### MATERIAL SHOWN
▬▬▬▬▬▬▬▬▬▬

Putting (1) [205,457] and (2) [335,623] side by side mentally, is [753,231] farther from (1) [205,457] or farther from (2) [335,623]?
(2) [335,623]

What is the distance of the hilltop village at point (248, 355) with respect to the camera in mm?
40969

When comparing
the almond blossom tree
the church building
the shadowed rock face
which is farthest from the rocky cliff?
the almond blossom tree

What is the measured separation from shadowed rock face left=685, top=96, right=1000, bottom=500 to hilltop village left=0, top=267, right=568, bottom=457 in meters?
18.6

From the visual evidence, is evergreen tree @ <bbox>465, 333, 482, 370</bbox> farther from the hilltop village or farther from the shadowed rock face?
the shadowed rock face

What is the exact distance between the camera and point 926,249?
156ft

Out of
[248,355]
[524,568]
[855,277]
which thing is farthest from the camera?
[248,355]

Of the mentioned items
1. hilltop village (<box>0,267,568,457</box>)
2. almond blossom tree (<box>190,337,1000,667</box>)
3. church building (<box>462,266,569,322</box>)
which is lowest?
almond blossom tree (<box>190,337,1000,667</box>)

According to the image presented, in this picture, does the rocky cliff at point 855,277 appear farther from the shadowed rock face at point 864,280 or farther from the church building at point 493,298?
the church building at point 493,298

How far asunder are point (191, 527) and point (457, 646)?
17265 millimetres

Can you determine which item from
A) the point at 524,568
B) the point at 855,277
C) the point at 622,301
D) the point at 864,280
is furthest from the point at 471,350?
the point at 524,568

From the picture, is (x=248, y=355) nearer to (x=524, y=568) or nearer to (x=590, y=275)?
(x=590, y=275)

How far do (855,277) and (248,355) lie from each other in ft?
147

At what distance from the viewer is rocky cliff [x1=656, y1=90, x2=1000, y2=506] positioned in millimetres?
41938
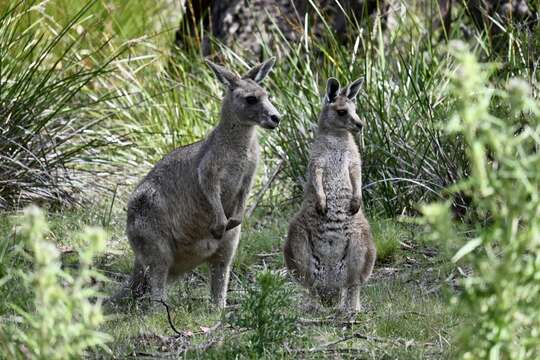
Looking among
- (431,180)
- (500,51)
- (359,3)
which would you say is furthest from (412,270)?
(359,3)

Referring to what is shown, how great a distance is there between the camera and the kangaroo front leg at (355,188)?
5512 mm

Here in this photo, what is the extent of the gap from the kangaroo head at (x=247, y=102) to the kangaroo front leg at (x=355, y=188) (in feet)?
1.73

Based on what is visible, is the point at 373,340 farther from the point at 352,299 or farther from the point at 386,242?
the point at 386,242

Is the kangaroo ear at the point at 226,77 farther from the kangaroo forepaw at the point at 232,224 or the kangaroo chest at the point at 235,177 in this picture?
the kangaroo forepaw at the point at 232,224

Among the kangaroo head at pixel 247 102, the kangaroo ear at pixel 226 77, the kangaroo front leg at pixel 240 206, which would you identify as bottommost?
the kangaroo front leg at pixel 240 206

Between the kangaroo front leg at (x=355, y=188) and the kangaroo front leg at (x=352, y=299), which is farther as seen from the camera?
the kangaroo front leg at (x=355, y=188)

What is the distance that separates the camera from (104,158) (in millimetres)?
7988

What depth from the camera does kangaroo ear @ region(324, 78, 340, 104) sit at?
582 cm

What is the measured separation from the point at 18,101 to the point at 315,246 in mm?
2752

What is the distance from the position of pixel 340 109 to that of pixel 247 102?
22.3 inches

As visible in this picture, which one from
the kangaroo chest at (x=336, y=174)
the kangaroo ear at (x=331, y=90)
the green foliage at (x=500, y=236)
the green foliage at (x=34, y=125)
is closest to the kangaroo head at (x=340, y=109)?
the kangaroo ear at (x=331, y=90)

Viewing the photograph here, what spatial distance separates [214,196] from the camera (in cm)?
580

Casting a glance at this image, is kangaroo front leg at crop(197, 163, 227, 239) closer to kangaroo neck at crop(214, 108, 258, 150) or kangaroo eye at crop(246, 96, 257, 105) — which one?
kangaroo neck at crop(214, 108, 258, 150)

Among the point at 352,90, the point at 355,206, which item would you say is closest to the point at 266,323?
the point at 355,206
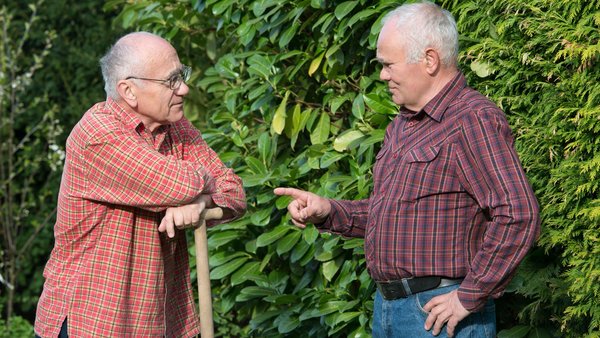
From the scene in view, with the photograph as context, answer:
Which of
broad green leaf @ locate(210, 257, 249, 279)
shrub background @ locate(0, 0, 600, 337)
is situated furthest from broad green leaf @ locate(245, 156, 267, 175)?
broad green leaf @ locate(210, 257, 249, 279)

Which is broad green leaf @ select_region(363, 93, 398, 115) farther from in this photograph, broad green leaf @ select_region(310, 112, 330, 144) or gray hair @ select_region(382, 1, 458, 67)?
gray hair @ select_region(382, 1, 458, 67)

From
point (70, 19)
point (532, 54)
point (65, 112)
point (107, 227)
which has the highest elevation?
point (532, 54)

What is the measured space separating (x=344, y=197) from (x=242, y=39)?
3.52 feet

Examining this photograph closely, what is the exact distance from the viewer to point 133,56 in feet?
11.2

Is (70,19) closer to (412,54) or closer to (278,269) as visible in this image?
(278,269)

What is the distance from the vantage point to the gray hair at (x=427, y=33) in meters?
A: 3.20

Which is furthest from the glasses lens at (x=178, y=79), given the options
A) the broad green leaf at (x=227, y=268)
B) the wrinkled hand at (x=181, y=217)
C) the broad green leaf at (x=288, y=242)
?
the broad green leaf at (x=227, y=268)

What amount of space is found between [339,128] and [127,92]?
1.48 meters

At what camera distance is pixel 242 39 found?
4930 millimetres

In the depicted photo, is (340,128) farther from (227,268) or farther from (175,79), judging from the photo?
(175,79)

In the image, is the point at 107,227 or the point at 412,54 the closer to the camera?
the point at 412,54

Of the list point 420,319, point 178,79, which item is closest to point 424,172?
point 420,319

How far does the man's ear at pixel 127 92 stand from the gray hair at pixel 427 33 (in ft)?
3.01

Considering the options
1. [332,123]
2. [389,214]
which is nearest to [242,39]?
[332,123]
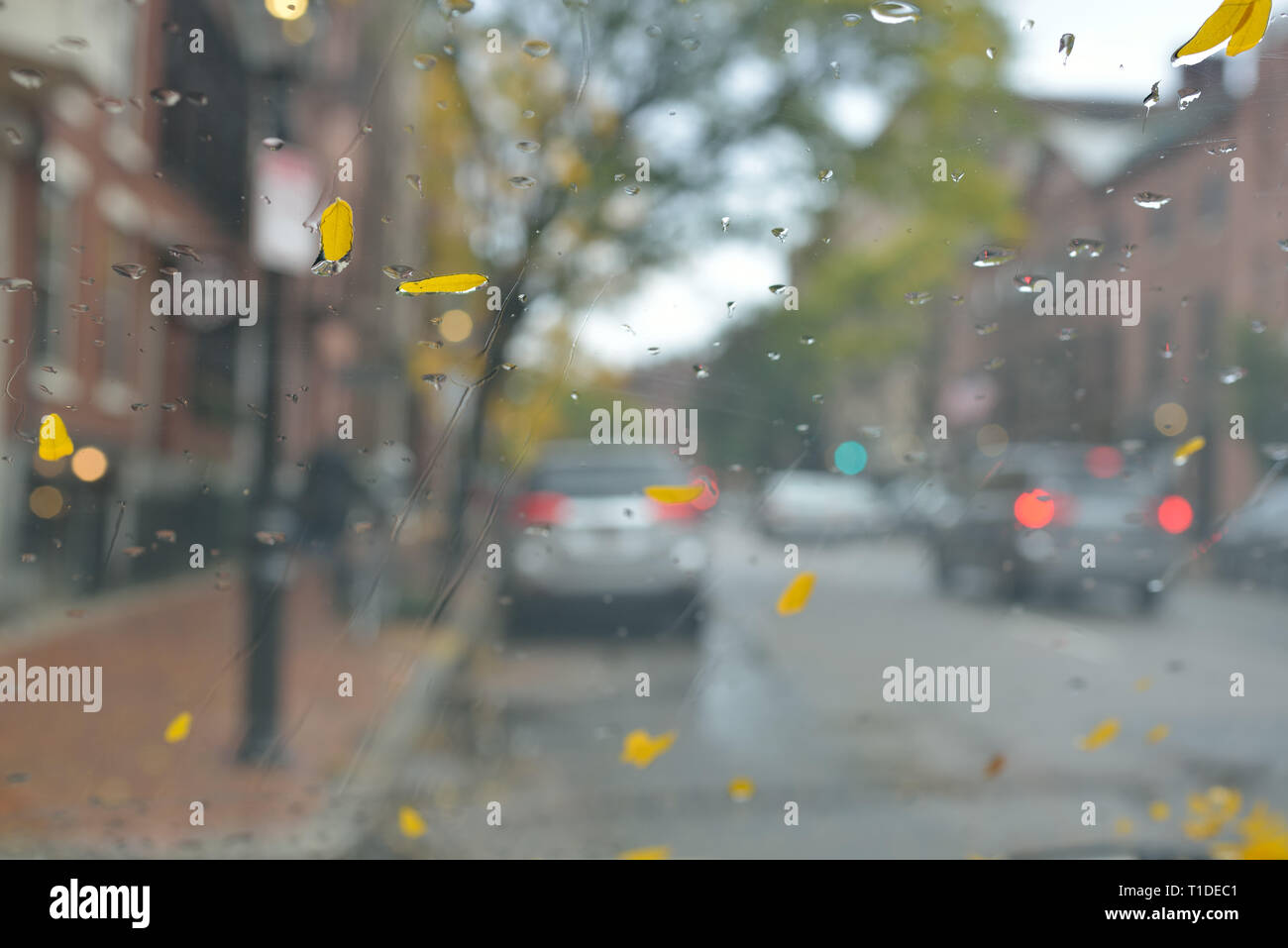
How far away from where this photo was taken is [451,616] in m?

▬▬▬▬▬▬▬▬▬▬

### DIRECTIONS
Omit each picture, then return all of the listing exactly as it stands.

### FINAL RESULT
Putting (1) [205,457] and (2) [335,623] side by side mentally, is [753,231] farther from (1) [205,457] or farther from (2) [335,623]?
(2) [335,623]

What is the distance of the hilltop village at point (248, 355) with respect to the camera in mm?
40969

When comparing
the almond blossom tree
the church building
the shadowed rock face
which is farthest from the rocky cliff?
the almond blossom tree

What is the measured separation from shadowed rock face left=685, top=96, right=1000, bottom=500 to hilltop village left=0, top=267, right=568, bottom=457 in meters?
18.6

From the visual evidence, is evergreen tree @ <bbox>465, 333, 482, 370</bbox> farther from the hilltop village or farther from the shadowed rock face?
the shadowed rock face

What is the exact distance between the camera and point 926,249?
156ft

Out of
[248,355]
[524,568]
[855,277]
which thing is farthest from the camera?
[248,355]

Of the mentioned items
1. hilltop village (<box>0,267,568,457</box>)
2. almond blossom tree (<box>190,337,1000,667</box>)
3. church building (<box>462,266,569,322</box>)
which is lowest?
almond blossom tree (<box>190,337,1000,667</box>)

According to the image presented, in this picture, does the rocky cliff at point 855,277 appear farther from the shadowed rock face at point 864,280 or farther from the church building at point 493,298?
the church building at point 493,298

How far asunder are point (191, 527) and point (457, 646)?
17265 millimetres

Can you determine which item from
A) the point at 524,568
B) the point at 855,277
C) the point at 622,301
D) the point at 864,280
is furthest from the point at 471,350?
the point at 524,568

From the picture, is (x=248, y=355) nearer to (x=524, y=568) or nearer to (x=590, y=275)?
(x=590, y=275)

How far do (855,277) and (248,355) lie from each other in ft?
147

At what distance from the viewer is rocky cliff [x1=656, y1=90, x2=1000, y2=506] positioned in millimetres?
41938
Looking among
- (431,180)
- (500,51)
- (359,3)
which would you say is furthest from (412,270)?
(359,3)

Referring to what is shown, how great a distance is there between the camera and the kangaroo front leg at (355,188)?
5512 mm

Here in this photo, what is the extent of the gap from the kangaroo head at (x=247, y=102) to the kangaroo front leg at (x=355, y=188) (in feet)?
1.73

Based on what is visible, is the point at 373,340 farther from the point at 352,299 or farther from the point at 386,242?
the point at 386,242

Is the kangaroo ear at the point at 226,77 farther from the kangaroo forepaw at the point at 232,224 or the kangaroo chest at the point at 235,177 in this picture?
the kangaroo forepaw at the point at 232,224

Among the kangaroo head at pixel 247 102, the kangaroo ear at pixel 226 77, the kangaroo front leg at pixel 240 206, which would you identify as bottommost?
the kangaroo front leg at pixel 240 206

Between the kangaroo front leg at (x=355, y=188) and the kangaroo front leg at (x=352, y=299), which is farther as seen from the camera?
the kangaroo front leg at (x=355, y=188)

What is the distance that separates the camera from (104,158) (in millimetres)?
7988

What depth from the camera does kangaroo ear @ region(324, 78, 340, 104) sit at?
582 cm

What is the measured separation from the point at 18,101 to the point at 315,246 in mm?
2752

What is the distance from the position of pixel 340 109 to that of pixel 247 102?
22.3 inches

As visible in this picture, which one from
the kangaroo chest at (x=336, y=174)
the kangaroo ear at (x=331, y=90)
the green foliage at (x=500, y=236)
the green foliage at (x=34, y=125)
is closest to the kangaroo head at (x=340, y=109)?
the kangaroo ear at (x=331, y=90)

Viewing the photograph here, what spatial distance separates [214,196] from the camera (in cm)?
580

Casting a glance at this image, is kangaroo front leg at crop(197, 163, 227, 239) closer to kangaroo neck at crop(214, 108, 258, 150) or kangaroo eye at crop(246, 96, 257, 105) — which one?
kangaroo neck at crop(214, 108, 258, 150)

Among the point at 352,90, the point at 355,206, which item would you say is closest to the point at 266,323?
the point at 355,206
From the scene in view, with the photograph as context, answer:
Which of
broad green leaf @ locate(210, 257, 249, 279)
shrub background @ locate(0, 0, 600, 337)
is situated furthest from broad green leaf @ locate(245, 156, 267, 175)?
broad green leaf @ locate(210, 257, 249, 279)

Which is broad green leaf @ select_region(363, 93, 398, 115) farther from in this photograph, broad green leaf @ select_region(310, 112, 330, 144) or gray hair @ select_region(382, 1, 458, 67)?
gray hair @ select_region(382, 1, 458, 67)

From
point (70, 19)
point (532, 54)
point (65, 112)
point (107, 227)
which has the highest elevation?
point (532, 54)

What is the measured space separating (x=344, y=197) from (x=242, y=39)?
3.52 feet

Examining this photograph closely, what is the exact distance from the viewer to point 133,56 in feet?
11.2

Is (70,19) closer to (412,54) or closer to (278,269) as visible in this image?
(278,269)

What is the distance from the vantage point to the gray hair at (x=427, y=33) in meters?
A: 3.20

Which is furthest from the glasses lens at (x=178, y=79), given the options
A) the broad green leaf at (x=227, y=268)
B) the wrinkled hand at (x=181, y=217)
C) the broad green leaf at (x=288, y=242)
?
the broad green leaf at (x=227, y=268)

What amount of space is found between [339,128] and [127,92]?
1.48 meters

At what camera distance is pixel 242 39 found?
4930 millimetres

In the depicted photo, is (340,128) farther from (227,268) or farther from (175,79), judging from the photo?
(175,79)

In the image, is the point at 107,227 or the point at 412,54 the closer to the camera?
the point at 412,54

Of the list point 420,319, point 178,79, which item is closest to point 424,172?
point 420,319

How far does the man's ear at pixel 127 92 stand from the gray hair at pixel 427 33 (in ft)?
3.01

Considering the options
1. [332,123]
2. [389,214]
which is nearest to [242,39]?
[332,123]
How far away from where this photo was taken is [451,616] in m?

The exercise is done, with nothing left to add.